Chain-of-Thought Prompting: A Deep Practical Guide for Developers

Learn how chain-of-thought prompting works under the hood, when to use it, and how to implement zero-shot, few-shot, and tree-of-thought variants without blowing your token budget.

Author

AICredits Team

Published

15 Mar 2026

Reading time

14 min read

What is chain-of-thought prompting and why does it work?

Chain-of-thought (CoT) prompting is a technique where you instruct a language model to reason through a problem step by step before producing its final answer. Instead of asking "What is the answer?", you ask the model to show its work — and that act of showing work turns out to dramatically improve accuracy on tasks that require multiple reasoning steps.

The original finding came from Google Brain researchers in 2022. They showed that simply adding the phrase "Let's think step by step" to a prompt improved performance on grade-school math benchmarks from around 18% to over 78% on some models. That is not a small tweak — it is a near-quadrupling of accuracy from four words.

Why does it actually work?

There are two complementary explanations.
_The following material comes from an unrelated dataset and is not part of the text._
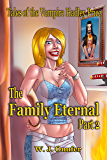The Family Eternal: Part Two: Tales of the Vampire Hadley Price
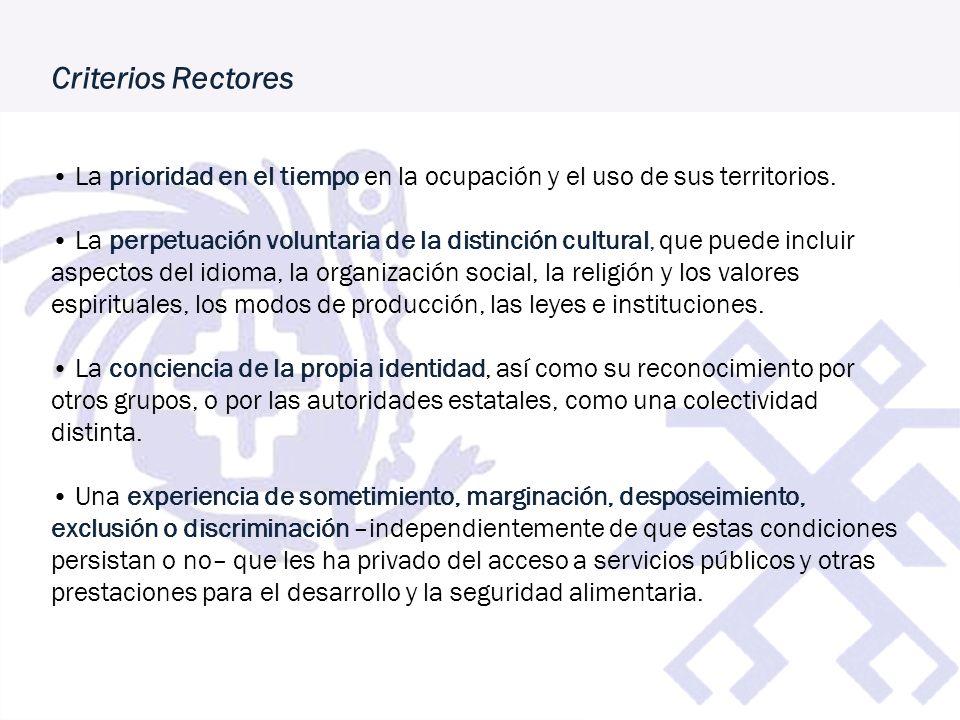 Criterios Rectores La prioridad en el tiempo en la ocupación y el uso de sus territorios. La perpetuación voluntaria de la distinción cultural, que pu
The information-theoretic view: When a model generates an answer directly, it has to compress multi-step reasoning into a single forward pass up to the token representing the answer. When it writes out intermediate steps, each step provides additional context that informs the next token prediction. The model is, in effect, using its own output as working memory. LLMs do not have persistent internal state between tokens — the KV cache holds attention over the context window, and more context means more signal.

The training distribution view: Human-written text that addresses hard problems (textbooks, worked solutions, engineering documentation, legal reasoning) almost always includes intermediate steps. When you prompt the model to reason step by step, you are steering the generation distribution toward this high-quality subset of its training data. The model has seen thousands of examples of "problem → steps → answer" and relatively few of "problem → answer" for non-trivial problems.

Both effects are real and they compound. This is why CoT helps most on tasks that are genuinely multi-step: math, logic puzzles, code debugging, planning sequences, and legal or financial analysis.


Zero-shot CoT: The simplest version

Zero-shot CoT requires no examples. You just add a reasoning instruction to your prompt.

Without CoT

from openai import OpenAI
 
client = OpenAI(
    base_url="https://api.aicredits.in/v1",
    api_key="sk-your-aicredits-key",
)
 
response = client.chat.completions.create(
    model="gpt-4o-mini",
    messages=[
        {
            "role": "user",
            "content": (
                "A train travels from Mumbai to Pune, a distance of 148 km. "
                "It departs at 6:15 AM and arrives at 8:45 AM. "
                "It makes one stop of 12 minutes along the way. "
                "What is the average moving speed of the train in km/h?"
            ),
        }
    ],
)
print(response.choices[0].message.content)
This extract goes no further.